(Saved data entries)
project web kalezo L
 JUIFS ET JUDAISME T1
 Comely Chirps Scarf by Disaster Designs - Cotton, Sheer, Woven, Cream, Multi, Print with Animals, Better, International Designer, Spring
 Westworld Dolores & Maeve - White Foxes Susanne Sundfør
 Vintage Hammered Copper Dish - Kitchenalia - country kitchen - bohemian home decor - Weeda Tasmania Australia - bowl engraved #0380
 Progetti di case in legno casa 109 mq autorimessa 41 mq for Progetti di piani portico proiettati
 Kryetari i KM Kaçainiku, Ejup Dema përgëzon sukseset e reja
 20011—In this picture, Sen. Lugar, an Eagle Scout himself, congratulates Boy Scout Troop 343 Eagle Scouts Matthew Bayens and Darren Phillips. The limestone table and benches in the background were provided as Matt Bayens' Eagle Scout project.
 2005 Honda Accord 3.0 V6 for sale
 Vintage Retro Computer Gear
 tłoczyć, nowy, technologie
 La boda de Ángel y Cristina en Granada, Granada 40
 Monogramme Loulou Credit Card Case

→ **Task directions**: Nothing in the entries above should differ when you return them in full.

→ **Response below**:
project web kalezo L
 JUIFS ET JUDAISME T1
 Comely Chirps Scarf by Disaster Designs - Cotton, Sheer, Woven, Cream, Multi, Print with Animals, Better, International Designer, Spring
 Westworld Dolores & Maeve - White Foxes Susanne Sundfør
 Vintage Hammered Copper Dish - Kitchenalia - country kitchen - bohemian home decor - Weeda Tasmania Australia - bowl engraved #0380
 Progetti di case in legno casa 109 mq autorimessa 41 mq for Progetti di piani portico proiettati
 Kryetari i KM Kaçainiku, Ejup Dema përgëzon sukseset e reja
 20011—In this picture, Sen. Lugar, an Eagle Scout himself, congratulates Boy Scout Troop 343 Eagle Scouts Matthew Bayens and Darren Phillips. The limestone table and benches in the background were provided as Matt Bayens' Eagle Scout project.
 2005 Honda Accord 3.0 V6 for sale
 Vintage Retro Computer Gear
 tłoczyć, nowy, technologie
 La boda de Ángel y Cristina en Granada, Granada 40
 Monogramme Loulou Credit Card Case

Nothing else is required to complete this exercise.